*Yapılacak işler*.
A) Uzak Doğu dinleri hakkındaki metinde "Uzak Doğu Dinlerinin Batıl" ifadesinden aşağıya, "1960'lı yıllarda başladı." ifadesine kadar uzanan her şeyi birebir kopyalayın.
B) Uzak Doğu dinleri hakkındaki metne göre dünya, Uzak Doğu kültürüyle görsel anlamda hangi yıllarda tanışmaya başladı?

*Verilen metin*.
▼
Uzak Doğu Dinlerinin Batıl Öğretilerini İçine Alan Ateist Bir Din: New Age

Uzak Doğu dinlerinin Batı toplumlarına taşınması 19. yüzyılda başladı. Bu dönemde pek çok Avrupalı araştırmacı Uzak Doğu ülkelerini ziyaret etti, yazılan kitaplar, seyahat notları Uzak Doğu kültürünün daha yakından tanınmasını sağladı. Söz konusu dinlere ait yazılı metinlerin çevirilerinin yapılması ilgiyi daha da artırdı. Ancak dünyanın bu kültürle görsel anlamda tanışması 1960'lı yıllarda başladı.

60'lı yıllar Batı toplumları için bir dönüm noktasıydı. İki büyük dünya savaşının yıkıcı etkileri, Japonya'ya atılan atom bombaları, bunun ardından gelen Vietnam Savaşı, komünizme karşı başlatılan haklı mücadelenin bir paranoyaya dönüşmesi, birbiri ardına ortaya çıkan Watergate benzeri skandallar Amerikan gençliğinde kurulu düzene karşı büyük bir tepki oluşturmuştu. Avrupalı ülkelerde de durum farklı değildi. Hıristiyanlık dininin tüm kurumları da "kurulu düzenin" bir parçası olarak görülüyor, bu nedenle yönetime karşı oluşan tepki Kilise'ye saldırı olarak da ortaya çıkıyordu. Bu dönemde Batı gençliğinin önemli bir bölümü ve bazı Batılı entelektüeller asırlardır süregelen Hıristiyan inancını terk edip, yeni arayışlara girdiler. Bir kısmı ateist olmayı seçerken, bir bölümü de Uzak Doğu dinlerini benimsedi. Bu arayışın altında yukarıda da belirttiğimiz "aykırı olmak", "düzene karşı çıkarak dikkatleri üzerinde toplamak" gibi yanlış hevesler de yatıyordu.
▲
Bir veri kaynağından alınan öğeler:
▼
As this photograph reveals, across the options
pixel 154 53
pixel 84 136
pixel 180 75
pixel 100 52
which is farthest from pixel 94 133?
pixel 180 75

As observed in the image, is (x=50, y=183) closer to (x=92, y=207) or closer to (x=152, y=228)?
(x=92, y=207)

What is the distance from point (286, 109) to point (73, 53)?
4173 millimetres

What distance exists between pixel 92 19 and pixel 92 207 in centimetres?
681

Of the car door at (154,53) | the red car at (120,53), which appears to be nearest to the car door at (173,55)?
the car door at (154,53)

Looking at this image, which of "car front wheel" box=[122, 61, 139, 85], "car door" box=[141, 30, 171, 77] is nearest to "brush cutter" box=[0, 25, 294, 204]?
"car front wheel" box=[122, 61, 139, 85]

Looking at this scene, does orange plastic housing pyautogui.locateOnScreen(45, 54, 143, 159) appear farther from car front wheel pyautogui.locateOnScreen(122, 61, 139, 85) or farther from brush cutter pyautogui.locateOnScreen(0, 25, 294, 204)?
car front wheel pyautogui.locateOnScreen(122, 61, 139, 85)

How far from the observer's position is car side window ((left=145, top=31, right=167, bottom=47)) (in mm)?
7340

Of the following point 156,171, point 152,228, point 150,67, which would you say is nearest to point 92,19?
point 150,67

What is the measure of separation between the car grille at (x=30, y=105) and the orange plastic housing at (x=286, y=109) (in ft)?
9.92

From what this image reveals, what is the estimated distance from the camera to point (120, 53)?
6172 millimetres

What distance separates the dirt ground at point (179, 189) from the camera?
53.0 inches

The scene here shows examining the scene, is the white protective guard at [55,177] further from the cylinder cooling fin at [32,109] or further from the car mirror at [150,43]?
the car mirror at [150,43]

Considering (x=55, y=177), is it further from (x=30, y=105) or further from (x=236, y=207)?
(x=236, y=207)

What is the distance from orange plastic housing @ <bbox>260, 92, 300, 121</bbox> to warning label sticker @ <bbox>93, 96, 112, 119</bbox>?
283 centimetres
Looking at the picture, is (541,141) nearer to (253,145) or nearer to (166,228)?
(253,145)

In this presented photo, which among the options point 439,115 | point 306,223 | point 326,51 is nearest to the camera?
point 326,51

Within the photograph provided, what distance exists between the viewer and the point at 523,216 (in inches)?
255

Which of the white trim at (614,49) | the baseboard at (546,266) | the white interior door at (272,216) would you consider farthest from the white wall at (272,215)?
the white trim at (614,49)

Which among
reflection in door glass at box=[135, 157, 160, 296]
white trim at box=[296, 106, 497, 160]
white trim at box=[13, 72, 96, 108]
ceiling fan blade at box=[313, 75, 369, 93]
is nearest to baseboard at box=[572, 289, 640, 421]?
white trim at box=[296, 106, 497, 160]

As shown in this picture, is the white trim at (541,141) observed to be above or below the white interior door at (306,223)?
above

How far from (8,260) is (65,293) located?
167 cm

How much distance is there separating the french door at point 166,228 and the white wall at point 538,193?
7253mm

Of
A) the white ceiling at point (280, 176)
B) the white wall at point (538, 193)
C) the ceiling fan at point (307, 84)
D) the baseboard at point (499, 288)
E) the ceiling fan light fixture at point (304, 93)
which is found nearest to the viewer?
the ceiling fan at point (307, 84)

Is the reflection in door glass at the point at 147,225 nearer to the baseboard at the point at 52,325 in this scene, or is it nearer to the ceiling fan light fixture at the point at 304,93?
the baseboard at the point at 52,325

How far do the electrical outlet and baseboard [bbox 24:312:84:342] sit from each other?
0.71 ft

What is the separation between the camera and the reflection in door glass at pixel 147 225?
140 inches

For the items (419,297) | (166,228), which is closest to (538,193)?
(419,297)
▲
*Görev sonuçları*.
A)
Uzak Doğu Dinlerinin Batıl Öğretilerini İçine Alan Ateist Bir Din: New Age

Uzak Doğu dinlerinin Batı toplumlarına taşınması 19. yüzyılda başladı. Bu dönemde pek çok Avrupalı araştırmacı Uzak Doğu ülkelerini ziyaret etti, yazılan kitaplar, seyahat notları Uzak Doğu kültürünün daha yakından tanınmasını sağladı. Söz konusu dinlere ait yazılı metinlerin çevirilerinin yapılması ilgiyi daha da artırdı. Ancak dünyanın bu kültürle görsel anlamda tanışması 1960'lı yıllarda başladı.

B) Dünya, Uzak Doğu kültürüyle görsel anlamda 1960'lı yıllarda tanışmaya başladı.